Waren vor Inkrafttreten dieser Satzung für im Gemeindegebiet liegende Grundstücke
Erschließungsbeiträge bzw. Ausgleichsbeträge nach dem Baugesetzbuch oder einmalige Beiträge nach § 7 ThürKAG entstanden, so bleiben diese Grundstücke bei der Ermittlung des wiederkehrenden Beitrages für die Ermittlungseinheit unberücksichtigt.
Diese Grundstücke bleiben beitragsfrei auf die Dauer von 20 Jahren seit der Entstehung des einmaligen Beitrages.

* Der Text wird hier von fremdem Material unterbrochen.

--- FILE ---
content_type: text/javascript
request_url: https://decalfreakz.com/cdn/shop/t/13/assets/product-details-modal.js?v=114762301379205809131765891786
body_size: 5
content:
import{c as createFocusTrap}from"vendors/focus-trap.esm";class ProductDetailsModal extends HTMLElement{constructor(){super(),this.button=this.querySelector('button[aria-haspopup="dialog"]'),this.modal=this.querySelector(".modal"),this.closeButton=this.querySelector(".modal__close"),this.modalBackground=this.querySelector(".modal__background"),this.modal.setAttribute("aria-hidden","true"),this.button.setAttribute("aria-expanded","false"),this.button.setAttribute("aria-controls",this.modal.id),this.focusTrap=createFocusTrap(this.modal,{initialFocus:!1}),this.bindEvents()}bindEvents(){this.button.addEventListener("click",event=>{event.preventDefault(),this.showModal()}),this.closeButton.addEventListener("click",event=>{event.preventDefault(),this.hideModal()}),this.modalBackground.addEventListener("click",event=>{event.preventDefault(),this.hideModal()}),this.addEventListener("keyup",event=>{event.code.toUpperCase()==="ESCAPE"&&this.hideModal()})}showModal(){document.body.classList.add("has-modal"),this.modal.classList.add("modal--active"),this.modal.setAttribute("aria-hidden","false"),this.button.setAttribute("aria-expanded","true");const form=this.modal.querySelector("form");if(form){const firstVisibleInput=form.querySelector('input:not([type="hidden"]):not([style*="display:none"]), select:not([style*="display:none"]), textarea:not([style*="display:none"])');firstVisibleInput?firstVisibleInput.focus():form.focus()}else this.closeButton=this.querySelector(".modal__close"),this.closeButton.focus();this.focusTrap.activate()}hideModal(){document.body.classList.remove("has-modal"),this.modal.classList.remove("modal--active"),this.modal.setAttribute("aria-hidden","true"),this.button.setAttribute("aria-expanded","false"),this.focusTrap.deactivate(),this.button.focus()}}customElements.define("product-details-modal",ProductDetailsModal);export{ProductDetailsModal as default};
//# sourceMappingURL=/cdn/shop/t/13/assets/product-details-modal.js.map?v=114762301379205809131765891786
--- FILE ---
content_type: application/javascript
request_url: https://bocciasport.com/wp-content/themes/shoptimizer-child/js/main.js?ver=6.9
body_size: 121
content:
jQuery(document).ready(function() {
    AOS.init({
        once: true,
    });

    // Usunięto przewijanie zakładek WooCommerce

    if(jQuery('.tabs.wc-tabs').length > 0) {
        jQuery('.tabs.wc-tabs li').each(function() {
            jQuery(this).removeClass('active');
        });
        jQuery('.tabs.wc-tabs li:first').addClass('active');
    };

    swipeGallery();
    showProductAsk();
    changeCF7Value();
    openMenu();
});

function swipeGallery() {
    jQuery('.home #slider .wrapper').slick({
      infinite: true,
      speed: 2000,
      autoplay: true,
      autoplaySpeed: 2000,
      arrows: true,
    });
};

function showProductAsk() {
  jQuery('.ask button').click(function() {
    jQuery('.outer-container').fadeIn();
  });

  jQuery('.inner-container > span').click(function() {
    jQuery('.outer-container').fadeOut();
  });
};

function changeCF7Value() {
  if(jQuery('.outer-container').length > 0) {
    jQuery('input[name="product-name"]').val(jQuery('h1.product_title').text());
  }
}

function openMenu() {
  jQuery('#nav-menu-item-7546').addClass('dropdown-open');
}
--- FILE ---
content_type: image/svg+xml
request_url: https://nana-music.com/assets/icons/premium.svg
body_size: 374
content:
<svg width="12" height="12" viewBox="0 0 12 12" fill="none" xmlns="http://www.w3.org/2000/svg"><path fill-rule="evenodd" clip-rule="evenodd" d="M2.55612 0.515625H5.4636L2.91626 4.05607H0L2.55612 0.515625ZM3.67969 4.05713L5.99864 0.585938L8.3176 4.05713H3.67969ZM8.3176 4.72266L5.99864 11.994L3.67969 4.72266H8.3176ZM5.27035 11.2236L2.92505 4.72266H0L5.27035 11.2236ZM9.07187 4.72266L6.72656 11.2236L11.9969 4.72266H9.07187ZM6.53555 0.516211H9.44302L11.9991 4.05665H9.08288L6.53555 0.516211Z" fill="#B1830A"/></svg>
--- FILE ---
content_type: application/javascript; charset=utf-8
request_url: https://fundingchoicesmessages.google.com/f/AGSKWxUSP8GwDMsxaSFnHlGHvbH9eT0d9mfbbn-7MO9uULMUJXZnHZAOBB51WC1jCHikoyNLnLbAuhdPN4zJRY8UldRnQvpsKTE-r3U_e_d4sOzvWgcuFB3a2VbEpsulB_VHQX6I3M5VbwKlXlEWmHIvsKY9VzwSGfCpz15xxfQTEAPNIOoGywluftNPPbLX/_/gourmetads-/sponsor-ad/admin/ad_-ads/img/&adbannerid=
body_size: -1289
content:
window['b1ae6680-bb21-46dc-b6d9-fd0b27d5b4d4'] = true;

Soweit solche Beiträge erst nach Erlass dieser Satzung entstehen, gilt Satz 1 ab dem Jahr des Entstehens entsprechend.

§ 11
Auskunftspflicht

Die Beitragspflichtigen sind verpflichtet, der Gemeinde Veilsdorf alle zur Ermittlung der Beitragsgrundlagen erforderlichen Auskünfte zu erteilen, auf Verlangen geeignete Unterlagen vorzulegen und jeden Eigentumswechsel, jede Veränderung der Grundstücksfläche bzw. der Anzahl der Vollgeschosse sowie jede Nutzungsänderung anzuzeigen.
          
§ 12
Inkrafttreten

Diese Satzung tritt am Tag nach der öffentlichen Bekanntmachung in Kraft.
Der letzte Tag der Frist für die Auslegung der Anlagen nach §2 dieser Satzung gilt als Tag der öffentlichen Bekanntmachung.


Veilsdorf, den 05.04.2012

 


A. Rädlein       Siegel
Bürgermeister
Gemeinde Veilsdorf

Auslegungshinweis

Die Lagepläne zu den öffentlichen Einrichtungen (Ermittlungseinheiten) nach § 2 Abs. 1 der Satzung über die Erhebung wiederkehrender Beiträge für die öffentlichen Verkehrsanlagen der Gemeinde Veilsdorf vom 05.04.2012 sind in der Gemeindeverwaltung Veilsdorf, 98669 Veilsdorf, Marktplatz 12, Bauamt, Zimmer 1 ausgelegt.
Sie können dort während der allgemeinen Dienststunden :

              Montag:       07.00 Uhr - 16.00 Uhr
              Dienstag:     07.00 Uhr - 18.00 Uhr
              Mittwoch:     07.00 Uhr - 16.00 Uhr
              Donnerstag: 07.00 Uhr - 16.15 Uhr
              Freitag:        07.00 Uhr - 12.00 Uhr         


in der Zeit vom              23.04.2012 bis 04.05.2012

eingesehen werden.

Verstöße wegen der Verletzung von Verfahrens- oder Formvorschriften, die nicht die Ausfertigung und diese Bekanntmachung betreffen, können gegenüber der Gemeinde Veilsdorf schriftlich unter der Angabe von Gründen geltend gemacht werden. Werden solche Verstöße nicht innerhalb einer Frist von einem Jahr nach dieser Bekanntmachung geltend gemacht, so sind diese Verstöße unbeachtlich.